Meanwhile, though two out of three here in the United States disapprove of the war in Iraq, there’s no energetic leadership from above, no irresistible shove from below.
Why? There’s no draft. There’s no reason to fear that your number will come up. No draft, hence no burgeoning antiwar movement, moving from strength to strength, terrorizing the politicians. What’s the degree of separation between most of us and the 133,000 US military in Iraq? The closest I get to people who have served in Iraq is to the parents in Military Families Speak Out when I share platforms with them.
So how do we narrow the degrees of separation? By vets counseling students against enlisting, by inviting Military Families Against the War to speak locally. Remember, the antiwar movement reached its peak last year, because Cindy Sheehan connected millions to the war; also–this is crucial–her vigil outside Crawford allowed for buildup. She didn’t fold her tent in a day.

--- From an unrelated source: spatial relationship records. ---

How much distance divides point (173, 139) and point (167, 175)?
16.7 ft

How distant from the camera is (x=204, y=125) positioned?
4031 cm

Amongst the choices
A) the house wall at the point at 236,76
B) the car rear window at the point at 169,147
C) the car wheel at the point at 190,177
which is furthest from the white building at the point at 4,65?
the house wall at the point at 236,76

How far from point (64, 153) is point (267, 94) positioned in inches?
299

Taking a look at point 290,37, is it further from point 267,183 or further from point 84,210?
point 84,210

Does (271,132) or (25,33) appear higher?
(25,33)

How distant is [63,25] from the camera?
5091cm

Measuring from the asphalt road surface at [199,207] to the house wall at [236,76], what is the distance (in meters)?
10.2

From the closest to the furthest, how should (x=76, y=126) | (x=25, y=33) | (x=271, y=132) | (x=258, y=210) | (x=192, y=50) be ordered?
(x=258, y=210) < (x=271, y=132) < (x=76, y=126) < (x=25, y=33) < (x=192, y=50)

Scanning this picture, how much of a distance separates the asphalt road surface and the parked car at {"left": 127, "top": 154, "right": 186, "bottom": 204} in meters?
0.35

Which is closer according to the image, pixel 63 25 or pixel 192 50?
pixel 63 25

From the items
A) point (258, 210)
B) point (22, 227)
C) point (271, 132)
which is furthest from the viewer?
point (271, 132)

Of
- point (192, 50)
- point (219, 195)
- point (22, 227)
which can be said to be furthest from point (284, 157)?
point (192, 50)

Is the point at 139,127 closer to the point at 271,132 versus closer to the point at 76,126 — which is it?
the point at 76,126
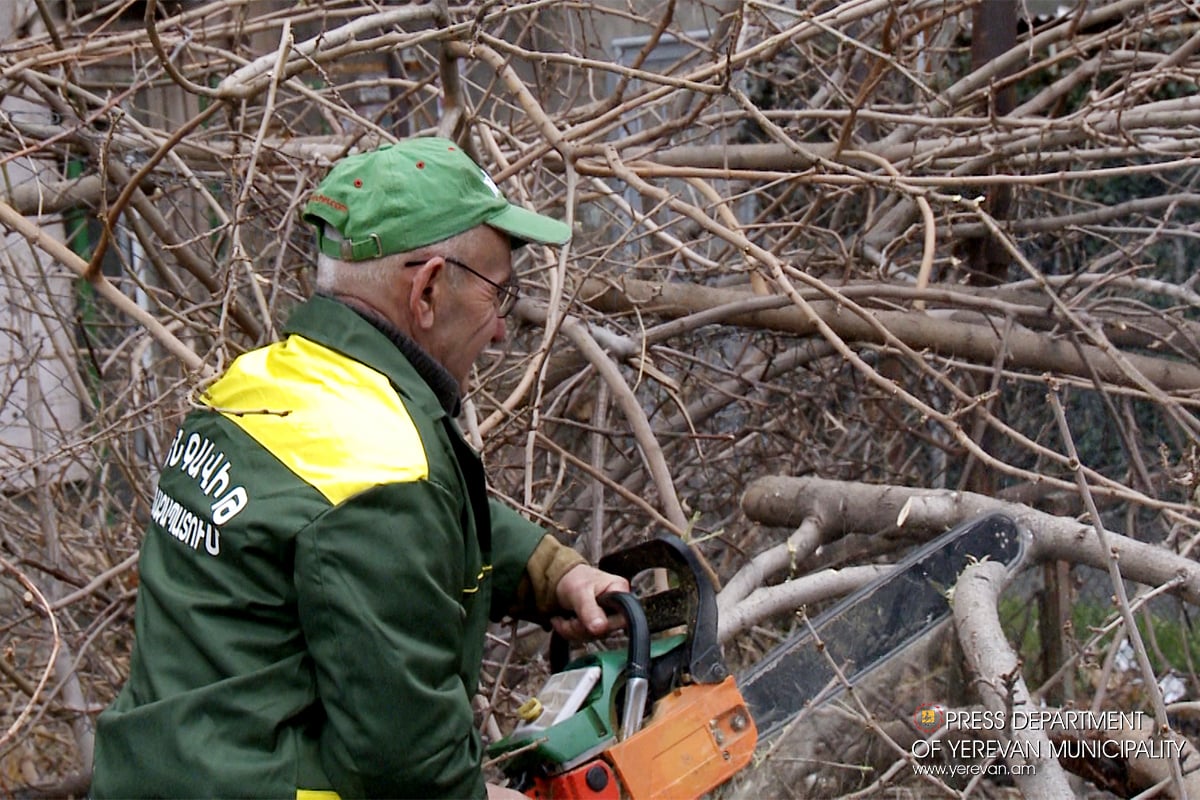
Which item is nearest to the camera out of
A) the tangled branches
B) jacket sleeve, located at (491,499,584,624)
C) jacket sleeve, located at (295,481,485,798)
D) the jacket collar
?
jacket sleeve, located at (295,481,485,798)

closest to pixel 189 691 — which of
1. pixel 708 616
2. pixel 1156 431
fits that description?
pixel 708 616

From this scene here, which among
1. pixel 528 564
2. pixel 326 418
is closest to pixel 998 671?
pixel 528 564

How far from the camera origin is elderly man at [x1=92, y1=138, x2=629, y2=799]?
72.5 inches

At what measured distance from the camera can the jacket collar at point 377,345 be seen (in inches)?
81.3

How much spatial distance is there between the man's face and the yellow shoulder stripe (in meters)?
0.25

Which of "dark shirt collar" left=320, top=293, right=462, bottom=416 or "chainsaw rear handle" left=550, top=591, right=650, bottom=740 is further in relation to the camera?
"chainsaw rear handle" left=550, top=591, right=650, bottom=740

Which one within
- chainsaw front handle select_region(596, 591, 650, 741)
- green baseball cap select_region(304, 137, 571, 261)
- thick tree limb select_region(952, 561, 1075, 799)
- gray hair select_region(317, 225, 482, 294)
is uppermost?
green baseball cap select_region(304, 137, 571, 261)

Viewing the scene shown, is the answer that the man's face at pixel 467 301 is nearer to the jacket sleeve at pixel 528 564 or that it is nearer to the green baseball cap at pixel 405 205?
the green baseball cap at pixel 405 205

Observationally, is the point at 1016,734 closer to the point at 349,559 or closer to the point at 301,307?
the point at 349,559

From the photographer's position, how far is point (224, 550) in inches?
75.6

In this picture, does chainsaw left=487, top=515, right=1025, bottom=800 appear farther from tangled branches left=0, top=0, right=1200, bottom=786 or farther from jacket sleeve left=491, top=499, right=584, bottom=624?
tangled branches left=0, top=0, right=1200, bottom=786

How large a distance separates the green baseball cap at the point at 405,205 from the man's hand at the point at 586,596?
2.28ft

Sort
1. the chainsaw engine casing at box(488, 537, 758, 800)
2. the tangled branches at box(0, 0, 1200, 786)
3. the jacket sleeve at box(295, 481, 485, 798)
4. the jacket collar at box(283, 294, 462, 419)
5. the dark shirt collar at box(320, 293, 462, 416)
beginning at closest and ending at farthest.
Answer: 1. the jacket sleeve at box(295, 481, 485, 798)
2. the jacket collar at box(283, 294, 462, 419)
3. the dark shirt collar at box(320, 293, 462, 416)
4. the chainsaw engine casing at box(488, 537, 758, 800)
5. the tangled branches at box(0, 0, 1200, 786)

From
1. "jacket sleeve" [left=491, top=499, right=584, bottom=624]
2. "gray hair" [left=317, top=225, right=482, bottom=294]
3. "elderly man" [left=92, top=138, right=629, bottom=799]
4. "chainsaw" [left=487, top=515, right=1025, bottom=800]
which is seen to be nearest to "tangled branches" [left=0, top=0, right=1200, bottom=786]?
"jacket sleeve" [left=491, top=499, right=584, bottom=624]
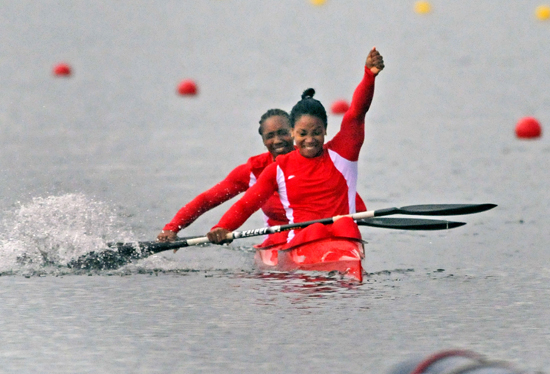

The war’s coming home all right, in the form of people dreadfully wounded in body and spirit. Thousands of tragedies will unwind, often violently, for years to come. But for now, for the most part it’s pictures on TV, not tears and terror on the hearth rug. So the Democrats in Congress aren’t too worried about pressure from their antiwar constituents. The awful six-termer Jane Harman faces a primary challenge from Marcy Winograd in Southern California, after a couple of unions defied tradition and endorsed Winograd. Meanwhile, at the other end of the country in Connecticut, Senator Joe Lieberman faced a decidedly cool audience at a big Democratic dinner at the end of March and got bailed out by brother senator Barack Obama from Illinois, who told the crowd to haul out their checkbooks and make sure Lieberman gets returned for another term.
What kind of a signal is this? Here is Obama, endlessly hailed as the brightest rising star in the Democratic firmament, delivering (at a closely watched political dinner, with Lieberman’s primary opponent, Ned Lamont, sitting in the crowd) a ringing endorsement of his “mentor,” Lieberman, Bush’s closest Democratic ally on the Iraq War, one of the architects of welfare “reform” and overall pretty much a symbol of everything that’s been wrong with the Democratic Party for the past twenty years. What a slimy fellow Obama is, as befits a man symbolizing everything that will continue to be wrong with the Democratic Party for the next twenty years. Every time I look up he’s doing something disgusting, like distancing himself from his fellow senator Dick Durbin for denouncing the torture center at Guantánamo or cheerleading the nuke-Iran crowd.